Amazon is reportedly scouting London locations for an automated supermarket without checkouts that would be staffed by just three humans.

Robots on the top floor of the two-storey store will grab shopping from shelves and bring it down to customers who will be waiting in their cars below.

Shoppers’ Amazon account will then be billed automatically.

Using robots in the upper floors means that Amazon could pack for more items into a small space than conventional supermarkets.

Each store could pack in 15,000-20,000 items at a time.

The Amazon Go idea was unveiled in a video released by the online retail giant in December. Now, according to The Times, nearly a dozen potential locations have been identified.

A revolutionary grocery store is currently being trialled for employees in Seattle, where sensors record when a customer lifts an item from a shelf to bill them automatically.

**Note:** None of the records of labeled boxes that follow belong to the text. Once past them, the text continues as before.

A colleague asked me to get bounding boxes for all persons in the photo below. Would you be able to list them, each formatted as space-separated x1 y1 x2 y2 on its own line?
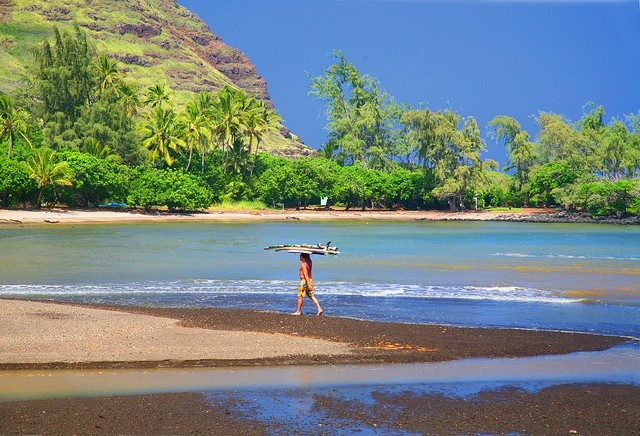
539 200 544 207
524 199 528 208
290 253 323 315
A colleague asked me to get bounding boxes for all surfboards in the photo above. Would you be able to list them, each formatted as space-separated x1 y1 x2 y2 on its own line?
264 241 340 256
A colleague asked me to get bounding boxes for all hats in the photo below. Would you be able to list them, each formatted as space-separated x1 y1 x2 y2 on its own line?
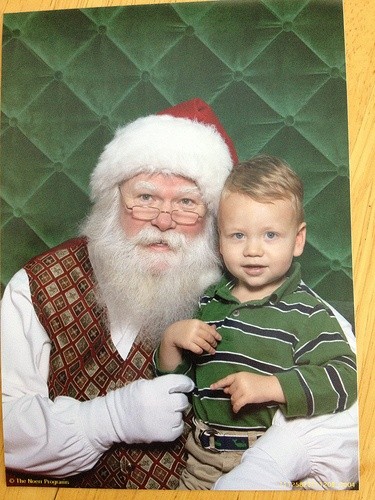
87 96 239 211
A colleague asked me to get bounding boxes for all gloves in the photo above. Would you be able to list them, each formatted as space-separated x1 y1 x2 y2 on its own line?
105 372 195 444
211 452 293 490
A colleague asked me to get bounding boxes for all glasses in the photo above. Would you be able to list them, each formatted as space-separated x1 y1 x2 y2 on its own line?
118 186 209 226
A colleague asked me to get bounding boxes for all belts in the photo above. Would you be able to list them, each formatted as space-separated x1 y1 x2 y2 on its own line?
191 415 263 452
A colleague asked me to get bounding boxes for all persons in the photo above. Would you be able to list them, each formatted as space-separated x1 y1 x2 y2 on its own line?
149 152 358 493
0 97 360 494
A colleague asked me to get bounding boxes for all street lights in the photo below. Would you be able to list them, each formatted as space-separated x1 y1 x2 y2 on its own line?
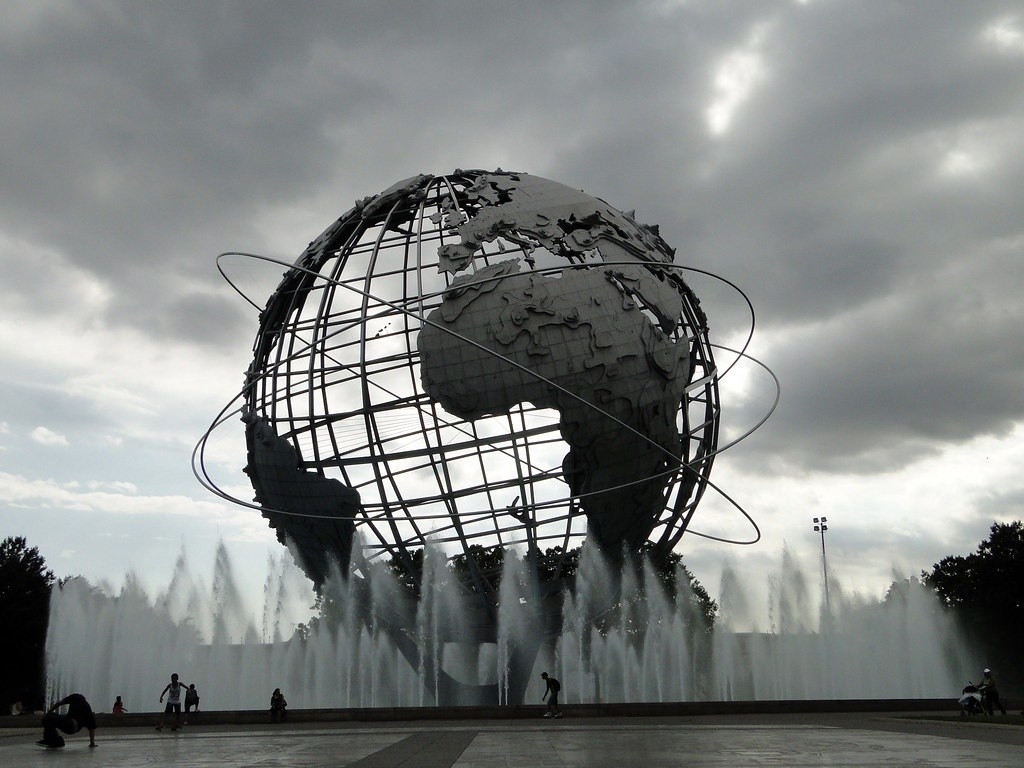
813 517 829 614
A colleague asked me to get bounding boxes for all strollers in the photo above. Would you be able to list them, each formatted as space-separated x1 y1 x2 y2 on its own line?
957 679 991 719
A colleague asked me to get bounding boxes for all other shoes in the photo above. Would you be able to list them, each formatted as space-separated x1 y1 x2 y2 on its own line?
36 737 55 746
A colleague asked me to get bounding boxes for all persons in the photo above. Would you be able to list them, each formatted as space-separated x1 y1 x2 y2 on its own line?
36 693 98 748
12 701 25 716
113 696 128 713
974 668 1006 716
540 672 562 719
155 674 200 732
266 688 288 723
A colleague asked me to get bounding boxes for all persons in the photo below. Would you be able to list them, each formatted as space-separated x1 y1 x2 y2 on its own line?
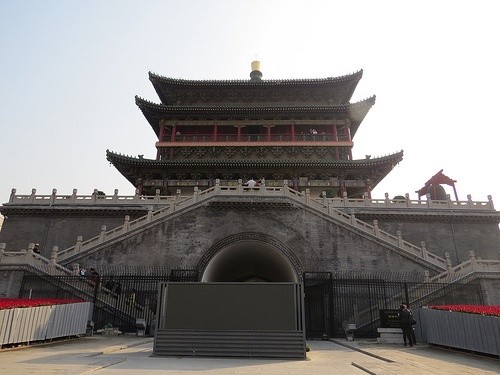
399 303 418 347
33 244 41 260
128 289 136 308
78 267 87 282
244 177 264 190
309 128 317 134
427 181 447 204
106 277 121 300
90 268 100 288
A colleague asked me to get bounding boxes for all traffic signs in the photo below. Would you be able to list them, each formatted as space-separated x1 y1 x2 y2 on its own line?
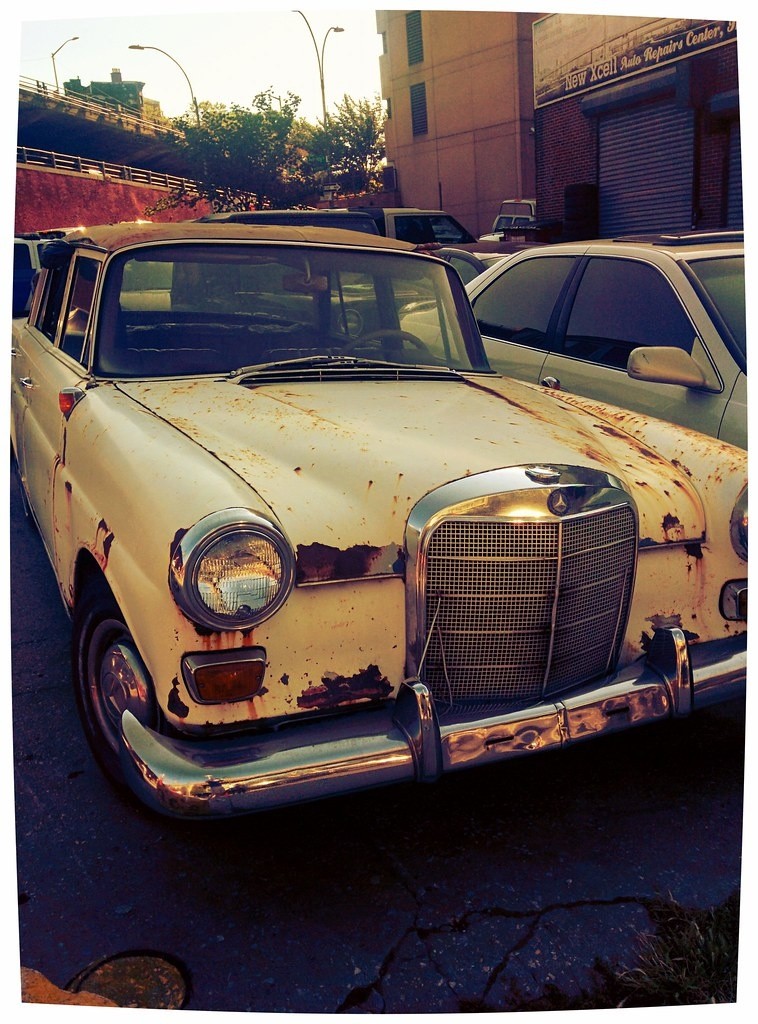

The convenience store mooted for London could reach anywhere between 10,000 and 40,000 square feet, and sell over different 4,000 products such as eggs, meats, cheese, fresh fruit and vegetables, and 'grab-it-and-go' products like beer and wine.

Amazon Go

Amazon has also started using drones for deliveries instead of humans, and filed patents for an unmanned blimp that could be used as a floating warehouse.

With such a small number of staff needed to run each store operating profit costs of Amazon's supermarkets could be above 20 per cent.

Despite the rumours, Amazon officials denied the company was planning a robot-driven supermarket chain.

“As we’ve said previously, it’s not correct,” a spokesman told The New York Post.

“We have no plans to build such a store.”

The US firm trademarked the Amazon Go name in the UK last year and has made steps into the grocery market with its online Amazon Fresh delivery service.